Goddard violated the law, the suit contends, by traveling to a foreign country for illicit conduct with a minor, and encouraging him to participate in sexual conduct with a view to “visually depicting” it. The nature of the harm allegedly caused by Goddard was "subtle, imperceptible and pernicious." According to the complaint, Goddard is also alleged to have met a minor for sex and to have colluded with Singer in an act of "gender violence" against the teenager in the hotel room.

Marty Singer, the lawyer for Bryan Singer, told The Daily Beast the allegations contained in the latest lawsuit were “totally untrue.”

“After the substance of Mr. Herman’s previous defamatory and fabricated filing in Hawaii was disproved based on unassailable evidence, Mr. Herman’s desperation has led him to fabricate these new anonymous accusations against Mr. Singer, which we will also prove to be completely false,” Marty Singer said.

“It is time for the media and public to focus their attention on Mr. Herman’s nefarious motives and tactics which seem to be driven solely by his ‎need to shake down an innocent man like Bryan Singer. We intend to seek sanctions against Mr.
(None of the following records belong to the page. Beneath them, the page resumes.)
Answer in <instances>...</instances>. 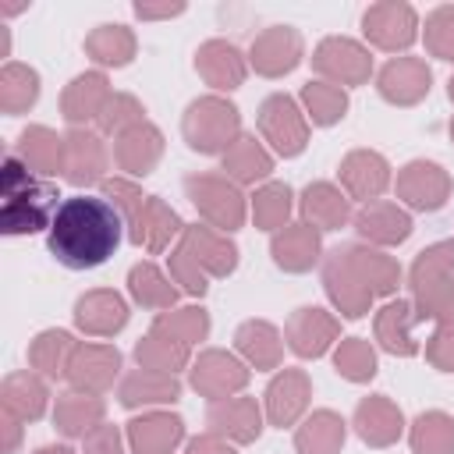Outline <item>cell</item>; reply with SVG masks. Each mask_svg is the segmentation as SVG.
Masks as SVG:
<instances>
[{
    "label": "cell",
    "mask_w": 454,
    "mask_h": 454,
    "mask_svg": "<svg viewBox=\"0 0 454 454\" xmlns=\"http://www.w3.org/2000/svg\"><path fill=\"white\" fill-rule=\"evenodd\" d=\"M60 188L50 177L28 170L14 153L4 156L0 167V231L7 238L50 231L60 209Z\"/></svg>",
    "instance_id": "7a4b0ae2"
},
{
    "label": "cell",
    "mask_w": 454,
    "mask_h": 454,
    "mask_svg": "<svg viewBox=\"0 0 454 454\" xmlns=\"http://www.w3.org/2000/svg\"><path fill=\"white\" fill-rule=\"evenodd\" d=\"M135 18H142V21H167V18H177V14H184L188 11V4H149V0H138L135 7Z\"/></svg>",
    "instance_id": "6f0895ef"
},
{
    "label": "cell",
    "mask_w": 454,
    "mask_h": 454,
    "mask_svg": "<svg viewBox=\"0 0 454 454\" xmlns=\"http://www.w3.org/2000/svg\"><path fill=\"white\" fill-rule=\"evenodd\" d=\"M351 429L365 447L383 450V447H394L408 433V422H404V411L397 408V401H390L387 394H369L355 404Z\"/></svg>",
    "instance_id": "d4e9b609"
},
{
    "label": "cell",
    "mask_w": 454,
    "mask_h": 454,
    "mask_svg": "<svg viewBox=\"0 0 454 454\" xmlns=\"http://www.w3.org/2000/svg\"><path fill=\"white\" fill-rule=\"evenodd\" d=\"M422 46L433 60L454 64V4H440L422 21Z\"/></svg>",
    "instance_id": "816d5d0a"
},
{
    "label": "cell",
    "mask_w": 454,
    "mask_h": 454,
    "mask_svg": "<svg viewBox=\"0 0 454 454\" xmlns=\"http://www.w3.org/2000/svg\"><path fill=\"white\" fill-rule=\"evenodd\" d=\"M114 167L110 145L96 128H67L64 131V170L60 177L74 188H89V184H103Z\"/></svg>",
    "instance_id": "2e32d148"
},
{
    "label": "cell",
    "mask_w": 454,
    "mask_h": 454,
    "mask_svg": "<svg viewBox=\"0 0 454 454\" xmlns=\"http://www.w3.org/2000/svg\"><path fill=\"white\" fill-rule=\"evenodd\" d=\"M124 227H128V241L135 248H142L145 255H163L181 241L188 223L167 199L145 192L142 202L124 216Z\"/></svg>",
    "instance_id": "9c48e42d"
},
{
    "label": "cell",
    "mask_w": 454,
    "mask_h": 454,
    "mask_svg": "<svg viewBox=\"0 0 454 454\" xmlns=\"http://www.w3.org/2000/svg\"><path fill=\"white\" fill-rule=\"evenodd\" d=\"M241 135V110L227 96H195L181 114V138L199 156H223Z\"/></svg>",
    "instance_id": "277c9868"
},
{
    "label": "cell",
    "mask_w": 454,
    "mask_h": 454,
    "mask_svg": "<svg viewBox=\"0 0 454 454\" xmlns=\"http://www.w3.org/2000/svg\"><path fill=\"white\" fill-rule=\"evenodd\" d=\"M184 195L195 206L199 220L206 227H213V231L234 234L248 220V195L223 174H213V170L188 174L184 177Z\"/></svg>",
    "instance_id": "5b68a950"
},
{
    "label": "cell",
    "mask_w": 454,
    "mask_h": 454,
    "mask_svg": "<svg viewBox=\"0 0 454 454\" xmlns=\"http://www.w3.org/2000/svg\"><path fill=\"white\" fill-rule=\"evenodd\" d=\"M252 380V369L227 348H206L188 365V387L206 401H223L234 394H245Z\"/></svg>",
    "instance_id": "8fae6325"
},
{
    "label": "cell",
    "mask_w": 454,
    "mask_h": 454,
    "mask_svg": "<svg viewBox=\"0 0 454 454\" xmlns=\"http://www.w3.org/2000/svg\"><path fill=\"white\" fill-rule=\"evenodd\" d=\"M411 454H454V415L429 408L408 422Z\"/></svg>",
    "instance_id": "bcb514c9"
},
{
    "label": "cell",
    "mask_w": 454,
    "mask_h": 454,
    "mask_svg": "<svg viewBox=\"0 0 454 454\" xmlns=\"http://www.w3.org/2000/svg\"><path fill=\"white\" fill-rule=\"evenodd\" d=\"M355 234L362 245H372V248H397L411 238L415 231V220L411 213L397 202V199H376V202H365V206H355V220H351Z\"/></svg>",
    "instance_id": "d6986e66"
},
{
    "label": "cell",
    "mask_w": 454,
    "mask_h": 454,
    "mask_svg": "<svg viewBox=\"0 0 454 454\" xmlns=\"http://www.w3.org/2000/svg\"><path fill=\"white\" fill-rule=\"evenodd\" d=\"M0 397H4V411L18 415L21 422H39L50 411V387L35 369L7 372Z\"/></svg>",
    "instance_id": "74e56055"
},
{
    "label": "cell",
    "mask_w": 454,
    "mask_h": 454,
    "mask_svg": "<svg viewBox=\"0 0 454 454\" xmlns=\"http://www.w3.org/2000/svg\"><path fill=\"white\" fill-rule=\"evenodd\" d=\"M450 142H454V117H450Z\"/></svg>",
    "instance_id": "6125c7cd"
},
{
    "label": "cell",
    "mask_w": 454,
    "mask_h": 454,
    "mask_svg": "<svg viewBox=\"0 0 454 454\" xmlns=\"http://www.w3.org/2000/svg\"><path fill=\"white\" fill-rule=\"evenodd\" d=\"M124 376V355L114 340H82L71 365H67V387L85 394H110Z\"/></svg>",
    "instance_id": "9a60e30c"
},
{
    "label": "cell",
    "mask_w": 454,
    "mask_h": 454,
    "mask_svg": "<svg viewBox=\"0 0 454 454\" xmlns=\"http://www.w3.org/2000/svg\"><path fill=\"white\" fill-rule=\"evenodd\" d=\"M298 220H305L319 234L340 231L355 220V202L344 195L337 181H309L298 195Z\"/></svg>",
    "instance_id": "f546056e"
},
{
    "label": "cell",
    "mask_w": 454,
    "mask_h": 454,
    "mask_svg": "<svg viewBox=\"0 0 454 454\" xmlns=\"http://www.w3.org/2000/svg\"><path fill=\"white\" fill-rule=\"evenodd\" d=\"M298 209V199L291 192L287 181H266L259 184L252 195H248V220L266 231V234H277L291 223V213Z\"/></svg>",
    "instance_id": "b9f144b4"
},
{
    "label": "cell",
    "mask_w": 454,
    "mask_h": 454,
    "mask_svg": "<svg viewBox=\"0 0 454 454\" xmlns=\"http://www.w3.org/2000/svg\"><path fill=\"white\" fill-rule=\"evenodd\" d=\"M319 280H323L326 301L333 305V312H337L340 319H362V316L372 312L376 294H372V291L365 287V280L351 270L344 248H333V252L323 255V262H319Z\"/></svg>",
    "instance_id": "5bb4252c"
},
{
    "label": "cell",
    "mask_w": 454,
    "mask_h": 454,
    "mask_svg": "<svg viewBox=\"0 0 454 454\" xmlns=\"http://www.w3.org/2000/svg\"><path fill=\"white\" fill-rule=\"evenodd\" d=\"M312 404V376L301 365H284L262 390V415L273 429H294Z\"/></svg>",
    "instance_id": "4fadbf2b"
},
{
    "label": "cell",
    "mask_w": 454,
    "mask_h": 454,
    "mask_svg": "<svg viewBox=\"0 0 454 454\" xmlns=\"http://www.w3.org/2000/svg\"><path fill=\"white\" fill-rule=\"evenodd\" d=\"M238 259L241 252L231 234L206 223H188L181 241L167 252V273L181 294L202 298L209 291V280H223L238 270Z\"/></svg>",
    "instance_id": "3957f363"
},
{
    "label": "cell",
    "mask_w": 454,
    "mask_h": 454,
    "mask_svg": "<svg viewBox=\"0 0 454 454\" xmlns=\"http://www.w3.org/2000/svg\"><path fill=\"white\" fill-rule=\"evenodd\" d=\"M422 35V18L408 0H380L362 11V43L380 53H408Z\"/></svg>",
    "instance_id": "ba28073f"
},
{
    "label": "cell",
    "mask_w": 454,
    "mask_h": 454,
    "mask_svg": "<svg viewBox=\"0 0 454 454\" xmlns=\"http://www.w3.org/2000/svg\"><path fill=\"white\" fill-rule=\"evenodd\" d=\"M273 170H277V156L262 145V138L255 131H245L220 156V174L231 177L238 188H259V184L273 181Z\"/></svg>",
    "instance_id": "d6a6232c"
},
{
    "label": "cell",
    "mask_w": 454,
    "mask_h": 454,
    "mask_svg": "<svg viewBox=\"0 0 454 454\" xmlns=\"http://www.w3.org/2000/svg\"><path fill=\"white\" fill-rule=\"evenodd\" d=\"M330 358H333L337 376L348 380V383H369L380 372L376 344L365 340V337H340L337 348L330 351Z\"/></svg>",
    "instance_id": "7dc6e473"
},
{
    "label": "cell",
    "mask_w": 454,
    "mask_h": 454,
    "mask_svg": "<svg viewBox=\"0 0 454 454\" xmlns=\"http://www.w3.org/2000/svg\"><path fill=\"white\" fill-rule=\"evenodd\" d=\"M284 330L273 326L270 319H245L234 330V355L255 369V372H277L284 369Z\"/></svg>",
    "instance_id": "1f68e13d"
},
{
    "label": "cell",
    "mask_w": 454,
    "mask_h": 454,
    "mask_svg": "<svg viewBox=\"0 0 454 454\" xmlns=\"http://www.w3.org/2000/svg\"><path fill=\"white\" fill-rule=\"evenodd\" d=\"M340 340V316L323 305H298L284 323V344L294 358L316 362L330 355Z\"/></svg>",
    "instance_id": "7c38bea8"
},
{
    "label": "cell",
    "mask_w": 454,
    "mask_h": 454,
    "mask_svg": "<svg viewBox=\"0 0 454 454\" xmlns=\"http://www.w3.org/2000/svg\"><path fill=\"white\" fill-rule=\"evenodd\" d=\"M128 238L121 209L103 195H67L46 231V248L64 270L103 266Z\"/></svg>",
    "instance_id": "6da1fadb"
},
{
    "label": "cell",
    "mask_w": 454,
    "mask_h": 454,
    "mask_svg": "<svg viewBox=\"0 0 454 454\" xmlns=\"http://www.w3.org/2000/svg\"><path fill=\"white\" fill-rule=\"evenodd\" d=\"M340 248H344L351 270L365 280V287L376 298H383V301L387 298H397V287L404 280V270H401V262L390 252L372 248V245H362V241H351V245H340Z\"/></svg>",
    "instance_id": "e575fe53"
},
{
    "label": "cell",
    "mask_w": 454,
    "mask_h": 454,
    "mask_svg": "<svg viewBox=\"0 0 454 454\" xmlns=\"http://www.w3.org/2000/svg\"><path fill=\"white\" fill-rule=\"evenodd\" d=\"M323 234L309 227L305 220H291L284 231L270 234V259L284 273H309L312 266L323 262Z\"/></svg>",
    "instance_id": "4dcf8cb0"
},
{
    "label": "cell",
    "mask_w": 454,
    "mask_h": 454,
    "mask_svg": "<svg viewBox=\"0 0 454 454\" xmlns=\"http://www.w3.org/2000/svg\"><path fill=\"white\" fill-rule=\"evenodd\" d=\"M181 380L174 372H156V369H128L117 383V404L128 411H153L181 401Z\"/></svg>",
    "instance_id": "f1b7e54d"
},
{
    "label": "cell",
    "mask_w": 454,
    "mask_h": 454,
    "mask_svg": "<svg viewBox=\"0 0 454 454\" xmlns=\"http://www.w3.org/2000/svg\"><path fill=\"white\" fill-rule=\"evenodd\" d=\"M135 365H142V369H156V372H181V369H188L192 365V348L188 344H181V340H174L170 333H163L160 326H149V333L145 337H138V344H135Z\"/></svg>",
    "instance_id": "ee69618b"
},
{
    "label": "cell",
    "mask_w": 454,
    "mask_h": 454,
    "mask_svg": "<svg viewBox=\"0 0 454 454\" xmlns=\"http://www.w3.org/2000/svg\"><path fill=\"white\" fill-rule=\"evenodd\" d=\"M298 103L309 117L312 128H333L348 117V106H351V96L348 89L340 85H330V82H319V78H309L301 89H298Z\"/></svg>",
    "instance_id": "7bdbcfd3"
},
{
    "label": "cell",
    "mask_w": 454,
    "mask_h": 454,
    "mask_svg": "<svg viewBox=\"0 0 454 454\" xmlns=\"http://www.w3.org/2000/svg\"><path fill=\"white\" fill-rule=\"evenodd\" d=\"M71 319H74V330L85 333L89 340H110L128 326L131 305L114 287H92V291L74 298Z\"/></svg>",
    "instance_id": "ac0fdd59"
},
{
    "label": "cell",
    "mask_w": 454,
    "mask_h": 454,
    "mask_svg": "<svg viewBox=\"0 0 454 454\" xmlns=\"http://www.w3.org/2000/svg\"><path fill=\"white\" fill-rule=\"evenodd\" d=\"M78 344L82 340H74L71 330H57V326L39 330L28 340V369H35L43 380H64Z\"/></svg>",
    "instance_id": "60d3db41"
},
{
    "label": "cell",
    "mask_w": 454,
    "mask_h": 454,
    "mask_svg": "<svg viewBox=\"0 0 454 454\" xmlns=\"http://www.w3.org/2000/svg\"><path fill=\"white\" fill-rule=\"evenodd\" d=\"M124 436L131 454H174L184 443V419L167 408L138 411L124 422Z\"/></svg>",
    "instance_id": "4316f807"
},
{
    "label": "cell",
    "mask_w": 454,
    "mask_h": 454,
    "mask_svg": "<svg viewBox=\"0 0 454 454\" xmlns=\"http://www.w3.org/2000/svg\"><path fill=\"white\" fill-rule=\"evenodd\" d=\"M309 64H312L319 82H330V85H340V89H358L369 78H376L372 50L362 39H351V35H323L312 46Z\"/></svg>",
    "instance_id": "52a82bcc"
},
{
    "label": "cell",
    "mask_w": 454,
    "mask_h": 454,
    "mask_svg": "<svg viewBox=\"0 0 454 454\" xmlns=\"http://www.w3.org/2000/svg\"><path fill=\"white\" fill-rule=\"evenodd\" d=\"M82 50H85V57H89L99 71H110V67L117 71V67H128V64L135 60L138 39H135V32H131L128 25H121V21H103V25H96V28L85 35Z\"/></svg>",
    "instance_id": "8d00e7d4"
},
{
    "label": "cell",
    "mask_w": 454,
    "mask_h": 454,
    "mask_svg": "<svg viewBox=\"0 0 454 454\" xmlns=\"http://www.w3.org/2000/svg\"><path fill=\"white\" fill-rule=\"evenodd\" d=\"M142 121H149V117H145V106L138 103V96H131V92H114L110 103H106V110H103V117L96 121V131H99L103 138H117V135H124L128 128H135V124H142Z\"/></svg>",
    "instance_id": "f5cc1de1"
},
{
    "label": "cell",
    "mask_w": 454,
    "mask_h": 454,
    "mask_svg": "<svg viewBox=\"0 0 454 454\" xmlns=\"http://www.w3.org/2000/svg\"><path fill=\"white\" fill-rule=\"evenodd\" d=\"M248 53H241L234 43L227 39H206L199 50H195V74L209 85V92L216 96H227L234 89L245 85L248 78Z\"/></svg>",
    "instance_id": "484cf974"
},
{
    "label": "cell",
    "mask_w": 454,
    "mask_h": 454,
    "mask_svg": "<svg viewBox=\"0 0 454 454\" xmlns=\"http://www.w3.org/2000/svg\"><path fill=\"white\" fill-rule=\"evenodd\" d=\"M255 131L277 160H294L309 149L312 124L291 92H270L255 110Z\"/></svg>",
    "instance_id": "8992f818"
},
{
    "label": "cell",
    "mask_w": 454,
    "mask_h": 454,
    "mask_svg": "<svg viewBox=\"0 0 454 454\" xmlns=\"http://www.w3.org/2000/svg\"><path fill=\"white\" fill-rule=\"evenodd\" d=\"M82 454H131V450H128V436L114 422H103L82 440Z\"/></svg>",
    "instance_id": "11a10c76"
},
{
    "label": "cell",
    "mask_w": 454,
    "mask_h": 454,
    "mask_svg": "<svg viewBox=\"0 0 454 454\" xmlns=\"http://www.w3.org/2000/svg\"><path fill=\"white\" fill-rule=\"evenodd\" d=\"M206 429L231 440L234 447L255 443L266 429V415H262V401L252 394H234L223 401H209L206 408Z\"/></svg>",
    "instance_id": "7402d4cb"
},
{
    "label": "cell",
    "mask_w": 454,
    "mask_h": 454,
    "mask_svg": "<svg viewBox=\"0 0 454 454\" xmlns=\"http://www.w3.org/2000/svg\"><path fill=\"white\" fill-rule=\"evenodd\" d=\"M32 454H78V450H71L67 443H43V447H35Z\"/></svg>",
    "instance_id": "91938a15"
},
{
    "label": "cell",
    "mask_w": 454,
    "mask_h": 454,
    "mask_svg": "<svg viewBox=\"0 0 454 454\" xmlns=\"http://www.w3.org/2000/svg\"><path fill=\"white\" fill-rule=\"evenodd\" d=\"M21 419L18 415H11V411H4V429H7V443H4V454H14L18 450V440H21Z\"/></svg>",
    "instance_id": "680465c9"
},
{
    "label": "cell",
    "mask_w": 454,
    "mask_h": 454,
    "mask_svg": "<svg viewBox=\"0 0 454 454\" xmlns=\"http://www.w3.org/2000/svg\"><path fill=\"white\" fill-rule=\"evenodd\" d=\"M163 149H167L163 131L153 121H142V124H135V128H128L124 135L114 138L110 156H114V167H117L121 177L138 181V177H149L160 167Z\"/></svg>",
    "instance_id": "cb8c5ba5"
},
{
    "label": "cell",
    "mask_w": 454,
    "mask_h": 454,
    "mask_svg": "<svg viewBox=\"0 0 454 454\" xmlns=\"http://www.w3.org/2000/svg\"><path fill=\"white\" fill-rule=\"evenodd\" d=\"M447 99H450V103H454V74H450V78H447Z\"/></svg>",
    "instance_id": "94428289"
},
{
    "label": "cell",
    "mask_w": 454,
    "mask_h": 454,
    "mask_svg": "<svg viewBox=\"0 0 454 454\" xmlns=\"http://www.w3.org/2000/svg\"><path fill=\"white\" fill-rule=\"evenodd\" d=\"M408 298L415 305L419 323H433V326L454 323V273L440 277V280H429L422 287H411Z\"/></svg>",
    "instance_id": "c3c4849f"
},
{
    "label": "cell",
    "mask_w": 454,
    "mask_h": 454,
    "mask_svg": "<svg viewBox=\"0 0 454 454\" xmlns=\"http://www.w3.org/2000/svg\"><path fill=\"white\" fill-rule=\"evenodd\" d=\"M422 355H426V362H429L436 372H454V323L433 326V333L426 337Z\"/></svg>",
    "instance_id": "db71d44e"
},
{
    "label": "cell",
    "mask_w": 454,
    "mask_h": 454,
    "mask_svg": "<svg viewBox=\"0 0 454 454\" xmlns=\"http://www.w3.org/2000/svg\"><path fill=\"white\" fill-rule=\"evenodd\" d=\"M39 92H43V78L35 67H28L21 60H7L0 67V110L7 117L28 114L39 103Z\"/></svg>",
    "instance_id": "f6af8a7d"
},
{
    "label": "cell",
    "mask_w": 454,
    "mask_h": 454,
    "mask_svg": "<svg viewBox=\"0 0 454 454\" xmlns=\"http://www.w3.org/2000/svg\"><path fill=\"white\" fill-rule=\"evenodd\" d=\"M305 60V39L294 25H266L248 46V67L259 78H284Z\"/></svg>",
    "instance_id": "ffe728a7"
},
{
    "label": "cell",
    "mask_w": 454,
    "mask_h": 454,
    "mask_svg": "<svg viewBox=\"0 0 454 454\" xmlns=\"http://www.w3.org/2000/svg\"><path fill=\"white\" fill-rule=\"evenodd\" d=\"M110 96H114V85H110L106 71H99V67L82 71L60 92V117L67 121V128H89L92 121L103 117Z\"/></svg>",
    "instance_id": "83f0119b"
},
{
    "label": "cell",
    "mask_w": 454,
    "mask_h": 454,
    "mask_svg": "<svg viewBox=\"0 0 454 454\" xmlns=\"http://www.w3.org/2000/svg\"><path fill=\"white\" fill-rule=\"evenodd\" d=\"M153 326H160V330H163V333H170L174 340H181V344L195 348V344H202V340L209 337L213 319H209V312H206L202 305H184V309L160 312V316L153 319Z\"/></svg>",
    "instance_id": "681fc988"
},
{
    "label": "cell",
    "mask_w": 454,
    "mask_h": 454,
    "mask_svg": "<svg viewBox=\"0 0 454 454\" xmlns=\"http://www.w3.org/2000/svg\"><path fill=\"white\" fill-rule=\"evenodd\" d=\"M337 184L351 202L365 206L394 188V167L380 149H351L337 163Z\"/></svg>",
    "instance_id": "e0dca14e"
},
{
    "label": "cell",
    "mask_w": 454,
    "mask_h": 454,
    "mask_svg": "<svg viewBox=\"0 0 454 454\" xmlns=\"http://www.w3.org/2000/svg\"><path fill=\"white\" fill-rule=\"evenodd\" d=\"M53 429L64 436V440H85L96 426L106 422V401L99 394H85V390H64L57 394L53 401Z\"/></svg>",
    "instance_id": "836d02e7"
},
{
    "label": "cell",
    "mask_w": 454,
    "mask_h": 454,
    "mask_svg": "<svg viewBox=\"0 0 454 454\" xmlns=\"http://www.w3.org/2000/svg\"><path fill=\"white\" fill-rule=\"evenodd\" d=\"M454 181L436 160H408L394 174V195L408 213H436L447 206Z\"/></svg>",
    "instance_id": "30bf717a"
},
{
    "label": "cell",
    "mask_w": 454,
    "mask_h": 454,
    "mask_svg": "<svg viewBox=\"0 0 454 454\" xmlns=\"http://www.w3.org/2000/svg\"><path fill=\"white\" fill-rule=\"evenodd\" d=\"M419 316L411 298H387L376 312H372V344L394 358H415L422 351L415 330H419Z\"/></svg>",
    "instance_id": "603a6c76"
},
{
    "label": "cell",
    "mask_w": 454,
    "mask_h": 454,
    "mask_svg": "<svg viewBox=\"0 0 454 454\" xmlns=\"http://www.w3.org/2000/svg\"><path fill=\"white\" fill-rule=\"evenodd\" d=\"M11 153H14L28 170H35L39 177H57V174L64 170V135H57V131L46 128V124H28V128L14 138Z\"/></svg>",
    "instance_id": "d590c367"
},
{
    "label": "cell",
    "mask_w": 454,
    "mask_h": 454,
    "mask_svg": "<svg viewBox=\"0 0 454 454\" xmlns=\"http://www.w3.org/2000/svg\"><path fill=\"white\" fill-rule=\"evenodd\" d=\"M181 454H238V447L231 440H223V436H216V433L206 429V433L184 440V450Z\"/></svg>",
    "instance_id": "9f6ffc18"
},
{
    "label": "cell",
    "mask_w": 454,
    "mask_h": 454,
    "mask_svg": "<svg viewBox=\"0 0 454 454\" xmlns=\"http://www.w3.org/2000/svg\"><path fill=\"white\" fill-rule=\"evenodd\" d=\"M348 422L333 408H316L294 426V454H340Z\"/></svg>",
    "instance_id": "ab89813d"
},
{
    "label": "cell",
    "mask_w": 454,
    "mask_h": 454,
    "mask_svg": "<svg viewBox=\"0 0 454 454\" xmlns=\"http://www.w3.org/2000/svg\"><path fill=\"white\" fill-rule=\"evenodd\" d=\"M128 298H131L135 305L153 309V312L160 316V312L177 309L181 291H177V284L170 280L167 270H160L153 259H142V262H135V266L128 270Z\"/></svg>",
    "instance_id": "f35d334b"
},
{
    "label": "cell",
    "mask_w": 454,
    "mask_h": 454,
    "mask_svg": "<svg viewBox=\"0 0 454 454\" xmlns=\"http://www.w3.org/2000/svg\"><path fill=\"white\" fill-rule=\"evenodd\" d=\"M376 92L390 106H419L433 89V71L422 57L401 53L376 67Z\"/></svg>",
    "instance_id": "44dd1931"
},
{
    "label": "cell",
    "mask_w": 454,
    "mask_h": 454,
    "mask_svg": "<svg viewBox=\"0 0 454 454\" xmlns=\"http://www.w3.org/2000/svg\"><path fill=\"white\" fill-rule=\"evenodd\" d=\"M454 273V238H443V241H433V245H426L415 259H411V266H408V291L411 287H422V284H429V280H440V277H450Z\"/></svg>",
    "instance_id": "f907efd6"
}]
</instances>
Herman for his ‎reckless, unethical behavior,” the attorney added.

In an email, Alan Grodin, lawyer for Goddard, told The Daily Beast: “It is a shame that the specious claim made by Herman in the Egan case has resulted in this new claim that we note is over 10 years old.” Grodin said he and Goddard would fully respond to the latest suit when they had properly assessed it. "For now we will say the claims are denied and Gary will vigorously defend.”